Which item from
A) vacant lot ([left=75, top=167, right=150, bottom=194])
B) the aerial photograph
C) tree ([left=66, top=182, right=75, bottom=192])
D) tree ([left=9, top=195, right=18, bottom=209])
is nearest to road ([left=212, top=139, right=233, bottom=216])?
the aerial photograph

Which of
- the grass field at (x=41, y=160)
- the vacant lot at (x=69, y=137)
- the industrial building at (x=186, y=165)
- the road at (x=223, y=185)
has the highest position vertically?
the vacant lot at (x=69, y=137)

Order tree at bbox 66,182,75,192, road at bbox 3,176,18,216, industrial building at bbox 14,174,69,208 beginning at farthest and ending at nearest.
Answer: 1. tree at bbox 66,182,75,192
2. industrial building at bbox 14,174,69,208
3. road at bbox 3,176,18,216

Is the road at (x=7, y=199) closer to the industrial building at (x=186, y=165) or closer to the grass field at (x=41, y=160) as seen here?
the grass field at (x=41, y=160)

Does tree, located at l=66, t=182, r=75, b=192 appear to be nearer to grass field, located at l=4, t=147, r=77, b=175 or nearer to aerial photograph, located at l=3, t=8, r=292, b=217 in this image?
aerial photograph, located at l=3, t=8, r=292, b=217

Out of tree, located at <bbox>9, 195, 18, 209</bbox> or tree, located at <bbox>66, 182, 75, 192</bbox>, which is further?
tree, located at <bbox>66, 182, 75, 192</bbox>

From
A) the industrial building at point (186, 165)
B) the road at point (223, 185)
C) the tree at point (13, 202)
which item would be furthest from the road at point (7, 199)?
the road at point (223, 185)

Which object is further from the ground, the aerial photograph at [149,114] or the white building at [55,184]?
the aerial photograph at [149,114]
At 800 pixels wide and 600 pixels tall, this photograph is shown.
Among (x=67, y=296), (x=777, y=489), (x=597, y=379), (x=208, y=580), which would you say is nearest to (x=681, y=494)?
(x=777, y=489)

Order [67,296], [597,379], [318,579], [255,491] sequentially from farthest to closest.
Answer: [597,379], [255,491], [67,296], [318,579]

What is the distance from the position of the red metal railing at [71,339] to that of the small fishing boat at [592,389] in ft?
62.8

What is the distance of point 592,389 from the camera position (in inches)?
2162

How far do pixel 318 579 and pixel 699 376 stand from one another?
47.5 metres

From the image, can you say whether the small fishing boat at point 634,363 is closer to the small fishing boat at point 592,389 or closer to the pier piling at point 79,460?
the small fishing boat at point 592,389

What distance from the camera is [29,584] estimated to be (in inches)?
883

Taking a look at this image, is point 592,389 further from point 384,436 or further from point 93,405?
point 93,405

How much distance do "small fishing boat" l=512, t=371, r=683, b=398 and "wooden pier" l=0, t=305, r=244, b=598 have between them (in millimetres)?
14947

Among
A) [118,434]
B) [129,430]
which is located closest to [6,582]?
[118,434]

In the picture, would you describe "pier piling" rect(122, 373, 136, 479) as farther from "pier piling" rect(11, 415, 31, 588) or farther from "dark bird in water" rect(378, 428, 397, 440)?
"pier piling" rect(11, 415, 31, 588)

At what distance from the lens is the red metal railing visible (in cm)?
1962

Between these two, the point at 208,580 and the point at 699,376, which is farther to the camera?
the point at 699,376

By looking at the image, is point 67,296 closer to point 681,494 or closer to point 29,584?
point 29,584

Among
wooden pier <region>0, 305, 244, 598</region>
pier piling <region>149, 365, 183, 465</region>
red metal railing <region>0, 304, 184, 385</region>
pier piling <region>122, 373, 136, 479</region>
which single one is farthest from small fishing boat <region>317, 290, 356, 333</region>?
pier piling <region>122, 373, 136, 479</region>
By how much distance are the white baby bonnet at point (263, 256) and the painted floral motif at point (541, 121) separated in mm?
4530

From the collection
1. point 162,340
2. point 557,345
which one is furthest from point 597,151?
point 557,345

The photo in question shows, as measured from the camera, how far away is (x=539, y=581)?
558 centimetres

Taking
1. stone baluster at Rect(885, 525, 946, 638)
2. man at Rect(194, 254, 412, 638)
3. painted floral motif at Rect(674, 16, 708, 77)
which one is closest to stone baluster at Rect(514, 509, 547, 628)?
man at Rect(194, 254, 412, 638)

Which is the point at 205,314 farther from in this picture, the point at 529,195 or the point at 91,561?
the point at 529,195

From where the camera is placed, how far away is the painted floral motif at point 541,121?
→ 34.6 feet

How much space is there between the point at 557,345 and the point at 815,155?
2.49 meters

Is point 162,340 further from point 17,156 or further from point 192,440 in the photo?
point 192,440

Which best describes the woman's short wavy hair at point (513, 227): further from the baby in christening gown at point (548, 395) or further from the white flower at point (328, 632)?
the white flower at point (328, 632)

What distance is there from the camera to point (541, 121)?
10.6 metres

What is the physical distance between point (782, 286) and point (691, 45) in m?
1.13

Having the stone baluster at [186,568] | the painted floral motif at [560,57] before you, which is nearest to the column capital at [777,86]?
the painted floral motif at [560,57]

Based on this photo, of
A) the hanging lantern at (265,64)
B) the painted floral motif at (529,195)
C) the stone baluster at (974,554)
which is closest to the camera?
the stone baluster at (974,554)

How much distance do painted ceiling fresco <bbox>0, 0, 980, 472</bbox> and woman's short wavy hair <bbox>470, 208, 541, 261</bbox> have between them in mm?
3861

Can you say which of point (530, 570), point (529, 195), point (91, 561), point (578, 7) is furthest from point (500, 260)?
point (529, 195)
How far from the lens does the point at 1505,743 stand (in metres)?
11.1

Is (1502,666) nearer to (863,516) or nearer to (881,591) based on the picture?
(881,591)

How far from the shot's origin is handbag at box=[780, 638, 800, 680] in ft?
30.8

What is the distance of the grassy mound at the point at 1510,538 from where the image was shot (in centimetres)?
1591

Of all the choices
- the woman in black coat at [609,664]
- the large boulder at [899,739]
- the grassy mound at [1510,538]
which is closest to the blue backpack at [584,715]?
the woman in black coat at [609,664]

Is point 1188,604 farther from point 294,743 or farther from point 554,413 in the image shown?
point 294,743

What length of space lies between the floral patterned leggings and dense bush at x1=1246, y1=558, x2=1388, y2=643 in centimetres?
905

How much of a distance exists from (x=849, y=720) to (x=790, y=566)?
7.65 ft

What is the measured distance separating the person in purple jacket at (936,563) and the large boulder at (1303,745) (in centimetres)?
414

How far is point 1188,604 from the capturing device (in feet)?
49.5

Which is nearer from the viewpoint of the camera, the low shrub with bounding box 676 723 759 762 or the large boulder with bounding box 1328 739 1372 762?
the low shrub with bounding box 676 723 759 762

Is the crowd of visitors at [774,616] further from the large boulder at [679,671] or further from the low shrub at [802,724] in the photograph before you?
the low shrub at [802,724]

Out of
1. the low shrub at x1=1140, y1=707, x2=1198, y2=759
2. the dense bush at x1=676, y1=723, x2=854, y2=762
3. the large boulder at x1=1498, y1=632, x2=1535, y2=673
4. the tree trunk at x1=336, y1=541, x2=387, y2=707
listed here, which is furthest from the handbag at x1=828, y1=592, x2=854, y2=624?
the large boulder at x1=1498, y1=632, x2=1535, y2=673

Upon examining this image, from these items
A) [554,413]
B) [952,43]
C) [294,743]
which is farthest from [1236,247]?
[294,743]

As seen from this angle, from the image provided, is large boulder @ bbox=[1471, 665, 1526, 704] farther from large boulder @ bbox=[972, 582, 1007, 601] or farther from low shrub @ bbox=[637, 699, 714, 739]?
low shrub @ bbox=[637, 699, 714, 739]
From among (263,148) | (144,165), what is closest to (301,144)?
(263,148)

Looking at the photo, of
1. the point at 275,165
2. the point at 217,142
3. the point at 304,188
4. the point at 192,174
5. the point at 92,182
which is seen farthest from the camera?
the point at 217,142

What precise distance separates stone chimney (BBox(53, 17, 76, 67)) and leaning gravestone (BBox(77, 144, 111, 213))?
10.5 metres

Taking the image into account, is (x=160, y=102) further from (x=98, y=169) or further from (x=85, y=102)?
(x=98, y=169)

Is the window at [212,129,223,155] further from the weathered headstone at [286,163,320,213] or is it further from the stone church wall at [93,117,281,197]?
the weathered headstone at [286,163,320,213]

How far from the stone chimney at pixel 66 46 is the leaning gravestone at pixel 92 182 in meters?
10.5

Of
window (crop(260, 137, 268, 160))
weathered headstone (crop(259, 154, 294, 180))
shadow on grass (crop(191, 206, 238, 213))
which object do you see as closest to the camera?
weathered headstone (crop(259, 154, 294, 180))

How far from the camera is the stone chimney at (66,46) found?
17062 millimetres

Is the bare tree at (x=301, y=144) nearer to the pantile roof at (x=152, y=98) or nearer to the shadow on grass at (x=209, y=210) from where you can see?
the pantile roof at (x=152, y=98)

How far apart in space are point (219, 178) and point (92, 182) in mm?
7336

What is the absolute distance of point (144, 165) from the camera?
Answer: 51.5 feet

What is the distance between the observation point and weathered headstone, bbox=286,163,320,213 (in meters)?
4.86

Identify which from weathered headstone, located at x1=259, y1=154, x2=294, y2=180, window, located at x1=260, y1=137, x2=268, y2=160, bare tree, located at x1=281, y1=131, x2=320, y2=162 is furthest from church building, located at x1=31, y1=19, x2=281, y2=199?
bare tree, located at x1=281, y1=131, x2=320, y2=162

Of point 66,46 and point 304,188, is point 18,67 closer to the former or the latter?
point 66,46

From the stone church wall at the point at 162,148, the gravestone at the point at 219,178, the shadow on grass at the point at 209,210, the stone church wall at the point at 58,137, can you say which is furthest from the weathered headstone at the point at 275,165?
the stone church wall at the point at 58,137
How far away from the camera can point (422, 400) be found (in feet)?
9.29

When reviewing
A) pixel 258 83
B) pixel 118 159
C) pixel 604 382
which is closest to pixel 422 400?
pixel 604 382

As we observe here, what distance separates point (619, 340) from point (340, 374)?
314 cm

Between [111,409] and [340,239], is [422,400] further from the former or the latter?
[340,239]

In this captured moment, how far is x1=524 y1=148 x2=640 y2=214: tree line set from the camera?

• • • •

[Instruction]
Locate the line that contains "What is the distance between". Repeat it and every line after it, up to and including the final line, exactly.

[Response to the exercise]
What is the distance between the observation point and weathered headstone, bbox=286,163,320,213 (in meters)?
4.86

Identify which from weathered headstone, located at x1=259, y1=154, x2=294, y2=180, window, located at x1=260, y1=137, x2=268, y2=160, bare tree, located at x1=281, y1=131, x2=320, y2=162 is furthest from church building, located at x1=31, y1=19, x2=281, y2=199?
bare tree, located at x1=281, y1=131, x2=320, y2=162

Of point 66,46 and point 304,188, is point 18,67 closer to the former or the latter?
point 66,46

From the stone church wall at the point at 162,148, the gravestone at the point at 219,178, the shadow on grass at the point at 209,210, the stone church wall at the point at 58,137, can you say which is furthest from the weathered headstone at the point at 275,165?
the stone church wall at the point at 58,137
How far away from the camera can point (422, 400) be found (in feet)?
9.29

When reviewing
A) pixel 258 83
B) pixel 118 159
C) pixel 604 382
which is closest to pixel 422 400?
pixel 604 382

As we observe here, what distance separates point (619, 340) from point (340, 374)?
314 cm

Between [111,409] and [340,239], is [422,400] further from the former or the latter?
[340,239]

In this captured moment, how far is x1=524 y1=148 x2=640 y2=214: tree line set from the camera?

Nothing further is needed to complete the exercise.